Of course, an input means that allows the user to enter these
dimensions for each image separately can also be provided, but this
makes the decryption device 210 more complex and more
expensive.
[0089] The decryption device 210 rotates the polarization of
respective cells in the liquid crystal layer in the LCD 211 by an
amount indicated by respective elements in the key sequence,
similar to how the encoded sequence serves as a basis for rotation
in the client device 201.
[0090] In FIG. 7C, the user superimposes the personal decryption
device 210 upon the pixels displayed on display 701. To facilitate
such superimposing, the edge of the display 701 can be provided
with hooks or clamps in a corner (not shown), by which the personal
decryption device 210 can be fastened to a particular position on
top of the display 701. This way, it is very easy for the user to
properly superimpose the personal decryption device 201 upon the
patterns on the display 701 if these patterns are displayed in the
corresponding position on the display 701.
[0091] Because both the decryption device 210 and the client device
201 each effectively display one share of a visually encrypted
image, the user can now observe the reconstructed image. In the
example of FIG. 7C, the reconstructed message is the textual
message "A!" in black lettering with a grayscale bar below.
[0092] Because neither the client 201 nor the personal decryption
device 210 at any time has sufficient information to reconstruct
the image itself, the contents of the image 220 cannot be recovered
by a malicious application running on either device. Further, since
the personal decryption device 210 does not have any communication
means, it is impossible to obtain the key sequence from the storage
area 512 without gaining physical access to the decryption device
210.
[0093] One particularly useful application is to securely allow
composition of a message by the operator of client 201. In this
embodiment, the server generates the image 221 so that it
represents a plurality of input means such as keys on a keyboard.
Each input means represents an input word that can be used in the
message that will be composed by the user.
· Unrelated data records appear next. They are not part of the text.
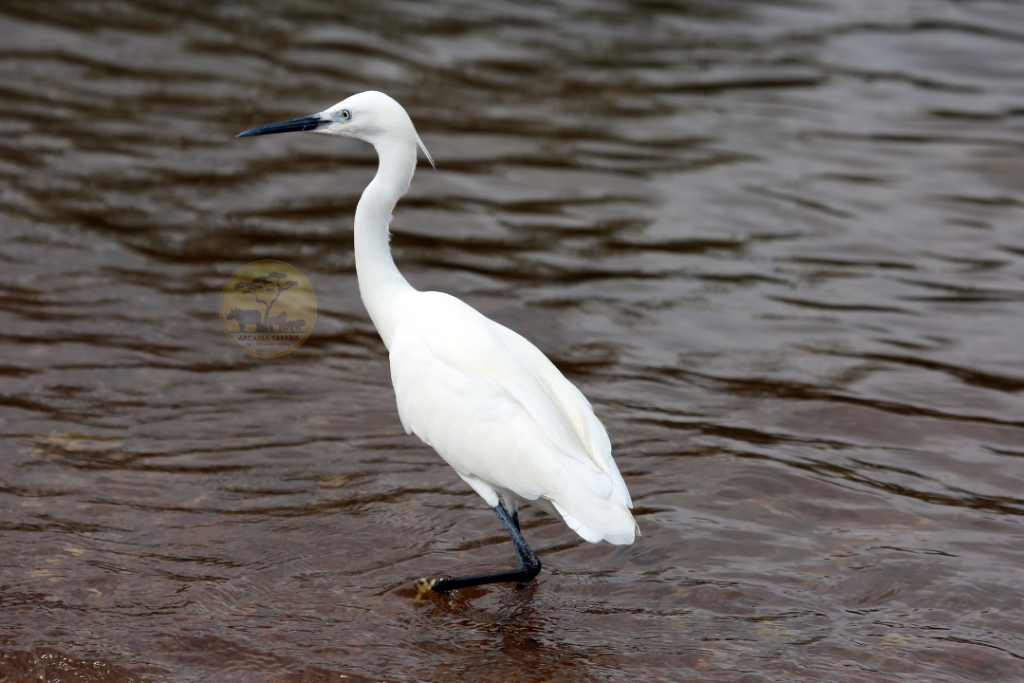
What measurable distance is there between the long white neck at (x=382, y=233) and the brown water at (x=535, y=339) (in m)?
1.04

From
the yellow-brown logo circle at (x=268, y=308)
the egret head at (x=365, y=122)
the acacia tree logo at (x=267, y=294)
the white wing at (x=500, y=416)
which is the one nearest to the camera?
the white wing at (x=500, y=416)

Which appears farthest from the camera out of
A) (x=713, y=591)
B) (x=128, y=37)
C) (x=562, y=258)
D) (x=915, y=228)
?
(x=128, y=37)

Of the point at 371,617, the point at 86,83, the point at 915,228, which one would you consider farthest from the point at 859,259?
→ the point at 86,83

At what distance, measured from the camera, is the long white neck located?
14.8ft

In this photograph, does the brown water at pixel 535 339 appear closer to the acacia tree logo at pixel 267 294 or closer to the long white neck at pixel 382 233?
the acacia tree logo at pixel 267 294

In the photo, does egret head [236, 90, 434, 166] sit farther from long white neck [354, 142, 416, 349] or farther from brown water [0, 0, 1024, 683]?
brown water [0, 0, 1024, 683]

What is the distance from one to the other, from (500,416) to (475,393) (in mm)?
154

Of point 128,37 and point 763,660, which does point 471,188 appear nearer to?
point 128,37

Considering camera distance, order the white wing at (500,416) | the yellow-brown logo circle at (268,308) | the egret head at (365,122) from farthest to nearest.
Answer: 1. the yellow-brown logo circle at (268,308)
2. the egret head at (365,122)
3. the white wing at (500,416)

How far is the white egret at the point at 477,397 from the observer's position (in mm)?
3969

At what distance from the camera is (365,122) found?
14.8ft

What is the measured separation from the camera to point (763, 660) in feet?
12.9

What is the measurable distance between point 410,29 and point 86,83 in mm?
3903

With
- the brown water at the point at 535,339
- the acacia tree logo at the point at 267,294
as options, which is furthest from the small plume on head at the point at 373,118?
the acacia tree logo at the point at 267,294
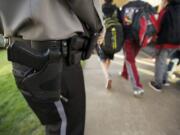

Next to keys, the input
means could also be checkboxes, selection lists, sliders or other
elements typically used in user interfaces to facilitate user
input.
[0094] The server 200 then produces an encoded sequence for the
image 221 and sends the sequence to the client device 201. The user
positions his decryption device 210 above the area in which the bit
sequence is displayed, activates the decryption device 210 and then
is able to view the input means. The user then composes the message
by selecting keys or other input means rendered as an image on the
display of the client device 201. Such keys could be visually
rendered as keys representing different alphanumerical characters,
or as buttons representing choices like `Yes`, `No`, `More
information` and so on. Other ways to visually represent input
means are well known in the art.
[0095] Selecting the input means is preferably done by selecting a
particular set of coordinates on the display of the client device
201. Preferably, the user inputs the set of coordinates by applying
pressure to a particular spot of the display, the set of
coordinates corresponding to the particular spot. Because the image
representing the input means can only be seen when the decryption
device 210 is superimposed upon the client 201, the user is advised
to apply pressure to the display 211 of the decryption device 210.
This pressure will be transferred to the display of the client
device 201, which when equipped with a touch-sensitive screen can
register the spot to which pressure was applied, and translate this
to a set of coordinates. Of course, other input devices such as a
mouse, a graphics tablet or even a keyboard can also be used.
[0096] By itself it is known to allow composition of a message
through visually rendered input means on a display, see e.g. U.S.
Pat. No. 6,209,102. This US patent, however, does not protect the
composed message against interception by an eavesdropper. It also
fails to teach how such an image representing input means can
securely be transmitted to the client device 201. This means that
an eavesdropper can learn the layout of the input means represented
on the image, and learn from the feedback sent by the client device
201 to the server 200 which input means were selected.
[0097] It is observed that different input means may, but need not
necessarily, represent different input words. Providing multiple
input means representing the same input word has the advantage that
a sequence of inputs made by the user can appear to be random even
when the sequence contains repetitions. As used here, the term
"word" can mean single alphanumerical characters, but also texts
like `Yes`, `No` and so on, as well as other linguistic or symbolic
elements.
[0098] Having received one or more sets of coordinates, the client
device 201 transmits these sets of coordinates to the server 200.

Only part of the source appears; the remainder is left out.